Risks Cloud Value of Zynga's Finances
First off, virtually everything for the company is dependent on Facebook (FB), though there has been improvement. In 2012, the social media site generated 87% of Zynga’s revenues, and that figure is now down to 76%. If there are any restrictions to access, it can negatively impact game playing. One ongoing example is The People’s Republic of China, where Facebook is blocked.
Gaming companies operate within a competitive landscape. Aside from the need to outperform peers such as Glu Mobile Inc. (GLUU), King.com Inc. and Softbank’s Supercell, the corporations can have other risky traits in common. Examples include a small percentage of users generating revenues, and consistent losses.
There are positives for Zynga. As of the third quarter, it has $897 million in cash, against a market cap of $2.93 billion; with a noticeable amount of goodwill, $228 million, that is to disappear someday. The company’s financial position is strong for the most part.

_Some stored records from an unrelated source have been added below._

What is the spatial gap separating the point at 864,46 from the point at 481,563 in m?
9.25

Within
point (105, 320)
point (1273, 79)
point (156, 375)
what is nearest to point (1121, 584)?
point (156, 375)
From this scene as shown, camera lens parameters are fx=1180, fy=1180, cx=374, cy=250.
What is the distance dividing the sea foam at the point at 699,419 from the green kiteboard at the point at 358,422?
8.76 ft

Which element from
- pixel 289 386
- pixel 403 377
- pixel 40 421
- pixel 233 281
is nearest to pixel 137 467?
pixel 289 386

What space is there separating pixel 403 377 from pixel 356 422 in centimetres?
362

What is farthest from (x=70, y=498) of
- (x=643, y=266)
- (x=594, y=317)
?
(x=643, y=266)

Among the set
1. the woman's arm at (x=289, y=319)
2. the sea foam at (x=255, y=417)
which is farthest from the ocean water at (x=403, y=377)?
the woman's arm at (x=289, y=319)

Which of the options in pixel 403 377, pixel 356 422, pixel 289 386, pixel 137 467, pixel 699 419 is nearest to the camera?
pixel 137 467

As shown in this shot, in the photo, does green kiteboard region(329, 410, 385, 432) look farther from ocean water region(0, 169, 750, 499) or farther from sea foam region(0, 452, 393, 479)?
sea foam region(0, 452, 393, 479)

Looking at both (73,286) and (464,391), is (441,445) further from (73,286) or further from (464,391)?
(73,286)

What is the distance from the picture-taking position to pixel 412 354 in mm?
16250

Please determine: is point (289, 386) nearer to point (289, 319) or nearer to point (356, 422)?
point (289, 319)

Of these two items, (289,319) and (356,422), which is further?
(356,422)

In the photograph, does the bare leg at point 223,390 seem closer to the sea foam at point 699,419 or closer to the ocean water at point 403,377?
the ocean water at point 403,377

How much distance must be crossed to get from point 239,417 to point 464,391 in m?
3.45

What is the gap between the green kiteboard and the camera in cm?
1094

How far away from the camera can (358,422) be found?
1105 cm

Further, The Altman Z-Score and Beneish M-Score are both shown to be within healthy ranges.
Zynga does have a $200 million share repurchase in effect since October 2012. There is no indication that it has been used; however, feelings about buybacks can vary and the authorization is probably viewed favorably by some.

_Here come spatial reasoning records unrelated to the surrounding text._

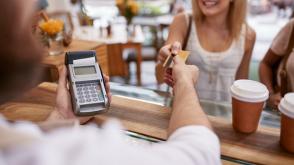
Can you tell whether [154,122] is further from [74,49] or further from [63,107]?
[74,49]

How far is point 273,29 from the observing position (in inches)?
243

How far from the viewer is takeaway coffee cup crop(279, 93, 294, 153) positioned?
0.58 m

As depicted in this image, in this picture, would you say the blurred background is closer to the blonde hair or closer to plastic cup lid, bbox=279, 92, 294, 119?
the blonde hair

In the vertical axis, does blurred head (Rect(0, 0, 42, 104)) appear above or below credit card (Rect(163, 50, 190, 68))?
above

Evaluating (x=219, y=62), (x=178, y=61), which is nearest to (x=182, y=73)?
(x=178, y=61)

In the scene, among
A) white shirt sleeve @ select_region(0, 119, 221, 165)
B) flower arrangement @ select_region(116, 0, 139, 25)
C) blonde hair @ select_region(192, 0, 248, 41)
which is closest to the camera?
white shirt sleeve @ select_region(0, 119, 221, 165)

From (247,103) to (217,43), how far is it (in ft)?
3.36

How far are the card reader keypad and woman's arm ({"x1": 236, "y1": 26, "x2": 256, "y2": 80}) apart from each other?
1.28 metres

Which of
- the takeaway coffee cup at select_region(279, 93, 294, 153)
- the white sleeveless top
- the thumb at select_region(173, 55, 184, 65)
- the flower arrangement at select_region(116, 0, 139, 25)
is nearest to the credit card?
the thumb at select_region(173, 55, 184, 65)

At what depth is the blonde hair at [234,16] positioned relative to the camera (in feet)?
4.91

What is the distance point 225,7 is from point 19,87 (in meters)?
1.42

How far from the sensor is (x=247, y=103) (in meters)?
0.67

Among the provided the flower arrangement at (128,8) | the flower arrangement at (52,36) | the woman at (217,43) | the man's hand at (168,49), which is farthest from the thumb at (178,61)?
the flower arrangement at (128,8)

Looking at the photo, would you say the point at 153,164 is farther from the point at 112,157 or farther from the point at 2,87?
the point at 2,87
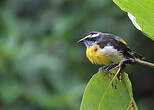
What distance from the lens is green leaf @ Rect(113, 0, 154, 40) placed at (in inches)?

Zynga has some peculiarities. Founder and Chairman of the Board Mark Pincus, who is also former CEO, has 60% voting power. He is the sole holder of Class C shares, which have 70 votes each, compared to one for Class A stock that is available to the rest of us. Pincus can veto essentially anything.

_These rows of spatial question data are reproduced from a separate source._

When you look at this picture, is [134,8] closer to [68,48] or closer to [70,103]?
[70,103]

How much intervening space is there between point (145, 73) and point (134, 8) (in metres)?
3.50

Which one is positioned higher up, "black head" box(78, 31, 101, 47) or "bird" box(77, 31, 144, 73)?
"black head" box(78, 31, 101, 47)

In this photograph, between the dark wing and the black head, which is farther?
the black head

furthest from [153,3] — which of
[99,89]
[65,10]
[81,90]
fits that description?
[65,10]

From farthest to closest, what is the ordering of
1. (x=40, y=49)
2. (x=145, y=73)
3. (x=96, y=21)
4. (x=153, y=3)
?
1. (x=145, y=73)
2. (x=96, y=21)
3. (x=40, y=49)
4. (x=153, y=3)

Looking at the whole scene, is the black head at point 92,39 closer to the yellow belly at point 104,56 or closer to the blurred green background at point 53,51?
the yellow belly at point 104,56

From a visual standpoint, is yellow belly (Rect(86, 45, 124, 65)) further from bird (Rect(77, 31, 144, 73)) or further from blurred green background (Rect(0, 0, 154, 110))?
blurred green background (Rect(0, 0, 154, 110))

The only known guru investor with a position in this popular name is Mario Gabelli, whose stake comprises 15,000 shares and truly a minuscule part of his portfolio. While retail investors generally are not trying to be activists, Pincus’ grip on the company may prevent important parties from taking large stakes. Thus, any benefits resulting from blocks of shares being acquired in order to bring about added oversight on corporate governance face obstacles.
Another concern is the recent departure of co-founder Justin Waldron. This loss of talent is the latest occurrence in what has resembled a steady stream of executives moving on. It is not easy to view this positively.
The company has prospects for gambling, but there is a complicated legal framework that it must operate within. Zynga Poker may become subject to gambling-related rules in the U.S. However, Real Money Games (RMG) in the UK, not U.S., may offer upside currently.
Plenty of things can happen that may result in the stock moving higher. There is an outperform rating on the company from Wedbush. An earnings surprise cannot be ruled out. Neither can a successful and wildly popular new game in the future. A short squeeze is not likely though, as Nasdaq.com reports the days required to cover as only one.
After reviewing everything, it seems sensible to wait and review what is disclosed at the upcoming earnings presentation. Financial strength alone does not obviously outweigh the many risks, and a lack of important presence might corroborate aversion to the company’s Class C share structure. While investors might do fine buying now, there is also the possibility of lower prices after Thursday.